Moreover, as a result of Muammar Gaddafi’s 42 years of rule with an “iron fist”, Libya has few political institutions and lacks almost any civil society that can facilitate the smooth transition to democracy.  As the experiences of recent years in Afghanistan and Iraq have clearly demonstrated, it is much easier to depose a regime than to build a stable government in the country, especially from the remnants of a long-established dictatorial regime. So, Libya can easily face the Afghan or Iraq-style collapse into anarchy as well.

Even if the NTC can achieve and effectively maintain control over the whole country, it will be very difficult to repair the economic infrastructure damaged during the civil war. Imminent problems with water supply, electricity, and many other basic needs will play into the hands of any group that wants to undermine the central government in Libya. The new government that will be formed in Tripoli cannot rely on oil revenues in the short and medium term either, since the destroyed infrastructure means it will take at least three years for oil production to reach the pre-war level.

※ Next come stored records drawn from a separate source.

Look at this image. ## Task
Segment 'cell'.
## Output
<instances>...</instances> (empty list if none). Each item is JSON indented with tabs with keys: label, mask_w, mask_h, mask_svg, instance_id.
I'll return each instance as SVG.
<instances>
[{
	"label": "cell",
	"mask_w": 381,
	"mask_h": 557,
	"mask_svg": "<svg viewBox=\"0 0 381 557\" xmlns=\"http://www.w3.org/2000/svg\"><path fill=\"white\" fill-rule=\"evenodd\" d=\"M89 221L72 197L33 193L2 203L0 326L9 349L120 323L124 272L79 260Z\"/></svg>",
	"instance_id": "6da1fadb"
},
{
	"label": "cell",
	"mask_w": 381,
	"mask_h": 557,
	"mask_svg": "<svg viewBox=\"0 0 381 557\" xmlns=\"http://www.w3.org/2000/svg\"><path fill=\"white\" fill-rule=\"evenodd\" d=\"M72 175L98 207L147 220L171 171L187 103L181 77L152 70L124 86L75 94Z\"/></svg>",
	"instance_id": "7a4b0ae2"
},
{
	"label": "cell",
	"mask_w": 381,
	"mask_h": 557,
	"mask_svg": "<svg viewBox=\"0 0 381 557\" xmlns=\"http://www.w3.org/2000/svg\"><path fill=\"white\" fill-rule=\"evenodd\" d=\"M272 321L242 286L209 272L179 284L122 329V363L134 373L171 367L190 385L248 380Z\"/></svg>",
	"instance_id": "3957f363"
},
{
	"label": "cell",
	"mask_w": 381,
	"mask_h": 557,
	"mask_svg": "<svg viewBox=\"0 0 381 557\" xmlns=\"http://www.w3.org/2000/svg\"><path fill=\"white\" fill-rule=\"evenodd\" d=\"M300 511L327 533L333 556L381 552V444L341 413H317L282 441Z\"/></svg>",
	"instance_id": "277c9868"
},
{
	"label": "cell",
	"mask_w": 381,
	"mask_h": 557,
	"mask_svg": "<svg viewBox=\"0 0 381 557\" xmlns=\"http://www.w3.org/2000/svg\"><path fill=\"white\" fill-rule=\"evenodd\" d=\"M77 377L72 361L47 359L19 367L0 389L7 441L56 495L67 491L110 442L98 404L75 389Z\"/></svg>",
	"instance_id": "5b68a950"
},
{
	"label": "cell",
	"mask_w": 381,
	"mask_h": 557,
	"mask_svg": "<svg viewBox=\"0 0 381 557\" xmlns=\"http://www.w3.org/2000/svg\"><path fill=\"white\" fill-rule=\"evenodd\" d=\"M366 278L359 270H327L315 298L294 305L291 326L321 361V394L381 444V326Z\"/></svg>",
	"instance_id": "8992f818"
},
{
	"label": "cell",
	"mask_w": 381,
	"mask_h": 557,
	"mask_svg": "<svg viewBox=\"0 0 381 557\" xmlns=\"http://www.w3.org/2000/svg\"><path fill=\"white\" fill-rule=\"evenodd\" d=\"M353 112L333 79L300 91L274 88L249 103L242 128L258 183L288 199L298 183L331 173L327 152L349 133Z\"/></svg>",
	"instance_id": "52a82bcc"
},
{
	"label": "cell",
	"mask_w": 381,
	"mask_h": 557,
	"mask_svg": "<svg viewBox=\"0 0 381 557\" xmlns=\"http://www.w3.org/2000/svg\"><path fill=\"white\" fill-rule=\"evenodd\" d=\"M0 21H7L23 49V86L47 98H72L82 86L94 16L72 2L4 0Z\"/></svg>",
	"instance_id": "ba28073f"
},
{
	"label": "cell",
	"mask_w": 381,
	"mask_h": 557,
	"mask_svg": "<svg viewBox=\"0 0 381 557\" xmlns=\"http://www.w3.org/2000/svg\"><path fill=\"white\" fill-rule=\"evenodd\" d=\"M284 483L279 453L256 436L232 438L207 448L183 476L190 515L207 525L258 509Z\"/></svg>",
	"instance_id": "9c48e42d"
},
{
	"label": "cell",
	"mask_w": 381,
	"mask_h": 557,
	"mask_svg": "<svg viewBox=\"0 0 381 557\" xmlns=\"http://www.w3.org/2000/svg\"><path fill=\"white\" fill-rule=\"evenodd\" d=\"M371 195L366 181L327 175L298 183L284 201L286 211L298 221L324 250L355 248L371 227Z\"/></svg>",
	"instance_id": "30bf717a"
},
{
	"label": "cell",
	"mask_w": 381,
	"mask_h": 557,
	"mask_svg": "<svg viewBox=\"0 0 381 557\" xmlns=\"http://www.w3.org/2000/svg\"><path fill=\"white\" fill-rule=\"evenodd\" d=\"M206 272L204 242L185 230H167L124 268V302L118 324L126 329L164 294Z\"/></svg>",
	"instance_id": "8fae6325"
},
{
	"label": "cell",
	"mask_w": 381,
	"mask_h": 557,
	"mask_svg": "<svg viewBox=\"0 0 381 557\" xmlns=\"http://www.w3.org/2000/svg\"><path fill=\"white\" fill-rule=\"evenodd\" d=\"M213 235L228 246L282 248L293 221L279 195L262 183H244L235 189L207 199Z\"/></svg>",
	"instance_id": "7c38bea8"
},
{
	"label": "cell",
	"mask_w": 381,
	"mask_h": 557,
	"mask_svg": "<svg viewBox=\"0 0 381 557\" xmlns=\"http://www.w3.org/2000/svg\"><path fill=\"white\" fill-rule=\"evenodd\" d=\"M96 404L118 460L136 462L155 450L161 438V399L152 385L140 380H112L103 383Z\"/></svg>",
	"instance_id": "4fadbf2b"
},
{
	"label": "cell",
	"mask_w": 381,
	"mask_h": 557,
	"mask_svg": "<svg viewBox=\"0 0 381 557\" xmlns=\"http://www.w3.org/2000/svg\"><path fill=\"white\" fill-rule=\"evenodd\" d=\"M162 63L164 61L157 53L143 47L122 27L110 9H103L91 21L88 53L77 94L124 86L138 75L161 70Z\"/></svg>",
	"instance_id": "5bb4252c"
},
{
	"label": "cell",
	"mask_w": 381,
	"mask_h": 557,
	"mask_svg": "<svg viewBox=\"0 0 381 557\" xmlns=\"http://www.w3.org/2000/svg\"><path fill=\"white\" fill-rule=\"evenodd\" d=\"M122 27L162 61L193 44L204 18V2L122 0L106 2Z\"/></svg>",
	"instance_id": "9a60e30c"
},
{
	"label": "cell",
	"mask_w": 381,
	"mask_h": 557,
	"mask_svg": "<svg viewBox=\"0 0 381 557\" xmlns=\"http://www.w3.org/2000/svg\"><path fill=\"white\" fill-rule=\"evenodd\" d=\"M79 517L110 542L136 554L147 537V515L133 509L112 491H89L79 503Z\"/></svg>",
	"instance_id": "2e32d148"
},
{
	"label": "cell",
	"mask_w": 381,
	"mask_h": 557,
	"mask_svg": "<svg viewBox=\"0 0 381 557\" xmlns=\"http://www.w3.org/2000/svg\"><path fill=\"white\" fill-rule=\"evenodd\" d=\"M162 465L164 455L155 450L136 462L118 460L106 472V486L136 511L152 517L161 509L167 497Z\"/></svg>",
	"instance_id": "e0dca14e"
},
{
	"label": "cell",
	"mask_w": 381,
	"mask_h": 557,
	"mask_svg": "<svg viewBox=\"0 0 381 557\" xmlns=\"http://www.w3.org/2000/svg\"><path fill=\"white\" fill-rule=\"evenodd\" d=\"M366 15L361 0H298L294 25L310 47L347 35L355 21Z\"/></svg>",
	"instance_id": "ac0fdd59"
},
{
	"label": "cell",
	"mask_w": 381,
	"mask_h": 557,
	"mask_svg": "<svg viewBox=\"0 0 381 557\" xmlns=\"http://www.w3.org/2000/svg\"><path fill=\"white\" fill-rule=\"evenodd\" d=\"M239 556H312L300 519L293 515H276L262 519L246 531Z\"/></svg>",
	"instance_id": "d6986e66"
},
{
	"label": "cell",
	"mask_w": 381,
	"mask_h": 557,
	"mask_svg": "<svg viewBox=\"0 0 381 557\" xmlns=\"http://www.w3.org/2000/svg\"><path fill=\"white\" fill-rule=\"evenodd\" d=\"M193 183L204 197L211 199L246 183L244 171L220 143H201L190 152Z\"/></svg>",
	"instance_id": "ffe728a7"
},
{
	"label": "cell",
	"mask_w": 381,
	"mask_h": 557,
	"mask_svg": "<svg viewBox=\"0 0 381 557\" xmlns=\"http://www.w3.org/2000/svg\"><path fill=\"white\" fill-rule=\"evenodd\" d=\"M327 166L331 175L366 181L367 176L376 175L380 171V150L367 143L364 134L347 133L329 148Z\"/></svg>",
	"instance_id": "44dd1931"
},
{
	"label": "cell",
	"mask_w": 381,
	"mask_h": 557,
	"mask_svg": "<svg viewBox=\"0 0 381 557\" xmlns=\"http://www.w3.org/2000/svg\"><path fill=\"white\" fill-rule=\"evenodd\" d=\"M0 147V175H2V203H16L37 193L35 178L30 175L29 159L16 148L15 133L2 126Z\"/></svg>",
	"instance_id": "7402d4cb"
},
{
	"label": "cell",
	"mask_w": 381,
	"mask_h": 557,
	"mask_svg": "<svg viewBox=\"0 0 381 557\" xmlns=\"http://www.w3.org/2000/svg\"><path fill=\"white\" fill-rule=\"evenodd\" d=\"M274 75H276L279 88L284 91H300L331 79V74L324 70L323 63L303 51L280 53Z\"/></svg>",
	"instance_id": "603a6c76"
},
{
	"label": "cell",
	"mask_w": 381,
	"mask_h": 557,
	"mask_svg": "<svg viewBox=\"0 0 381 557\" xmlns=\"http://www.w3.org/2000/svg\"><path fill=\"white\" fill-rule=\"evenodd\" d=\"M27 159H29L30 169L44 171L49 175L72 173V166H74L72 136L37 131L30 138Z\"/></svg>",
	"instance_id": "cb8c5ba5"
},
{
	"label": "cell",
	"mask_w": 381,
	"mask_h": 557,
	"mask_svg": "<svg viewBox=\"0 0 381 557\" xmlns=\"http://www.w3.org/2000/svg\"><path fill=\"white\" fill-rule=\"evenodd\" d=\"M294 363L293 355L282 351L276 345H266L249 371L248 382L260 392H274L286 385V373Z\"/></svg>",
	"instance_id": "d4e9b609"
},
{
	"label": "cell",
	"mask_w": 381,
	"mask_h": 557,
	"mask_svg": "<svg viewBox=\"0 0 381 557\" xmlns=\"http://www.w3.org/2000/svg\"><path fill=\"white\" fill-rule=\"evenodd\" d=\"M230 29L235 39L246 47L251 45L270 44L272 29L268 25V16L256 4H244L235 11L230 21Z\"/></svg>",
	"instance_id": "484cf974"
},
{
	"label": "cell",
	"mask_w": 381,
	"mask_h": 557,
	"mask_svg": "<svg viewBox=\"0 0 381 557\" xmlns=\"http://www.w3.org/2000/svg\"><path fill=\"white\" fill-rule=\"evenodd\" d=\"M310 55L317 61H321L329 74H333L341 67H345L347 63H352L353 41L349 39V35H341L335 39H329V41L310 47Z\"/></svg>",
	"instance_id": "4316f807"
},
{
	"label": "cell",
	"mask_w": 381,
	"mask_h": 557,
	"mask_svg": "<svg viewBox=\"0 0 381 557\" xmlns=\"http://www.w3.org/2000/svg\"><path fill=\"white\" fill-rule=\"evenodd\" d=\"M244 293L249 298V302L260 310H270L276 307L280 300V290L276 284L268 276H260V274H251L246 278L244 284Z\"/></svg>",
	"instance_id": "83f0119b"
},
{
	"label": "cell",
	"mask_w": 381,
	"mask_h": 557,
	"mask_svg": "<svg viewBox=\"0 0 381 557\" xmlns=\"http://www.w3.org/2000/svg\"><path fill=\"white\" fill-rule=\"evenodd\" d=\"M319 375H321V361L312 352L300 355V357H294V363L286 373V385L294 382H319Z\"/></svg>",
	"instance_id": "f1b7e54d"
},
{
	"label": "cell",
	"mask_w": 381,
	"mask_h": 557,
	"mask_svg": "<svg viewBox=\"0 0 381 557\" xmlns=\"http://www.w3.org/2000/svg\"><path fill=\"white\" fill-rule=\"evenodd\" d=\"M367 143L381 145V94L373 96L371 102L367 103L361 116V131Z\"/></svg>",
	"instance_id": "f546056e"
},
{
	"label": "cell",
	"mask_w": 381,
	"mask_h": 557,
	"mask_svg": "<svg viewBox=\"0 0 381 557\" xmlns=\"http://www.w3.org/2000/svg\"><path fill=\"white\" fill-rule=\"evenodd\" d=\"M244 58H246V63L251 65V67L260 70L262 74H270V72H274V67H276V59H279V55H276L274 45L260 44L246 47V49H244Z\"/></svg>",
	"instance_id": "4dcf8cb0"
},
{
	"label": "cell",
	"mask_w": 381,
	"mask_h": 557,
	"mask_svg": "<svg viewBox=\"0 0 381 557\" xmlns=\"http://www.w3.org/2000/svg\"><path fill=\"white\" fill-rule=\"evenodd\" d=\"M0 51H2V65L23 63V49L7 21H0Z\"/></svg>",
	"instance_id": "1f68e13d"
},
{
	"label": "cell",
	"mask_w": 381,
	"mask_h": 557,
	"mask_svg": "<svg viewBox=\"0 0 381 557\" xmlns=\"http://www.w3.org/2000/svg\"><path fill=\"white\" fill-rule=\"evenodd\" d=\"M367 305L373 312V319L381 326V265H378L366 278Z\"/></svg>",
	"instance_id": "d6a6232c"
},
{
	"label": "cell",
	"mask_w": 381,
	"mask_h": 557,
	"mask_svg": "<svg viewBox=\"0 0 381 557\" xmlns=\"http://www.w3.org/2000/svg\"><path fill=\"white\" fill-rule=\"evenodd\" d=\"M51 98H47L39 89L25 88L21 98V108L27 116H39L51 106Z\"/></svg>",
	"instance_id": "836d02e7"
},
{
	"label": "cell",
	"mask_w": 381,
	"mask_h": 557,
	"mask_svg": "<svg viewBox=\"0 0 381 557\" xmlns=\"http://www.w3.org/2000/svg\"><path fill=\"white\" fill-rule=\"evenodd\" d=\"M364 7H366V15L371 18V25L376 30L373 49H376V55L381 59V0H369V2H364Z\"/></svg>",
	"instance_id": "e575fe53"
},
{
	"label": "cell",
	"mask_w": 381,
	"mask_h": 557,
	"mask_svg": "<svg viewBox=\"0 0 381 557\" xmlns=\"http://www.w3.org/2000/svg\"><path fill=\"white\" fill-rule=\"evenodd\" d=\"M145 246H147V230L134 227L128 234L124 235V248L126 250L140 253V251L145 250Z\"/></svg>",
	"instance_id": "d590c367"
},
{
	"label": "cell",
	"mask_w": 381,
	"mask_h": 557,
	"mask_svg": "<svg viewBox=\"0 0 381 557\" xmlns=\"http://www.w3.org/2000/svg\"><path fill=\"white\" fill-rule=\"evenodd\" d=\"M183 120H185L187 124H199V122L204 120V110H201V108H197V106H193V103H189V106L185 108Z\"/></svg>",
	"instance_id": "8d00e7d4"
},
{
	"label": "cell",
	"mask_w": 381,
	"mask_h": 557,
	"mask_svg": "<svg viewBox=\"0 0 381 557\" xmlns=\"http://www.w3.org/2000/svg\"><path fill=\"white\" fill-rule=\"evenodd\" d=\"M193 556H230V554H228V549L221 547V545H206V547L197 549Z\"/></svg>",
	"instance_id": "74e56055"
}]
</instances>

The NATO air campaign may have helped the rebels a lot to depose Muammar Gaddafi, but the majority of Libya’s problems cannot be solved by bombing. There is a serious ethnic, tribal and regional split in the country, the NTC itself is a loose opposition alliance with the sole unifying goal of deposing Gaddafi, there are too many uncontrolled weapons in the hands of different rebel groups, the country lacks the traditions of political institutions and the economy is devastated as a result of the civil war. With all these problems ahead for the building of a new Libya with a stable government, it seems that the state of war and instability in this country will not end in the near future. Even after Gaddafi’s death or capture, the country will remain unstable, any central government will not be able to spread its authority to the whole country, anarchy and insecurity will remain widespread.